* Extract *
-------------------------

I agree on the basic passing of narrative/authorial control. That’s a really common observation people introduced to these systems have. That if success means the player gets their intent then that’s direct player authorial control over the fiction and if the DM gets to define failure then that’s DM authorial control over the fiction.
My broader point was really about how relationships end up being upstream of mechanics. So no, I don’t think the principles and move list do anything. Fictional positioning can only be as important as the groups choreography allows.

Although I think a lot of people/groups have issues with resolution for different reasons than the one I outlined in my rant, that’s probably a tangential topic.
 

What's the process, in D&D, for a PC hoping to meet a friend or ally - and having a chance of doing so - but also having a chance of an enemy turning up instead to rain on their parade?
There isn't one. This is the sort of acausal process I identified earlier, and it is rare in D&D. So narrativism requires or at least benefits from such acausality? It is fine if it does, but can we just admit it?

-------------------------

* Dataset content *
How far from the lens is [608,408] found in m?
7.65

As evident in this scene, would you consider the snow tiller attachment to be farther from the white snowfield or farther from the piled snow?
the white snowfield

-------------------------

* What you need to do *
(1) In the excerpt, what does the writer say relationships end up being upstream of?
(2) Say whether each statement agrees with the excerpt, and back each answer with the deciding words quoted from it: (a) The writer thinks the principles and move list do a great deal. (b) The acausal process mentioned is rare in D&D. (c) D&D has a set process for a PC who hopes to meet an ally but might meet an enemy instead.
(3) Transcribe the part of the excerpt starting with "What's the process, in" and going on through "on their parade?".

* Answers for the tasks *
(1) Mechanics.

(2)
(a) No: "So no, I don’t think the principles and move list do anything."
(b) Yes: "it is rare in D&D."
(c) No: "There isn't one."

(3)
What's the process, in D&D, for a PC hoping to meet a friend or ally - and having a chance of doing so - but also having a chance of an enemy turning up instead to rain on their parade?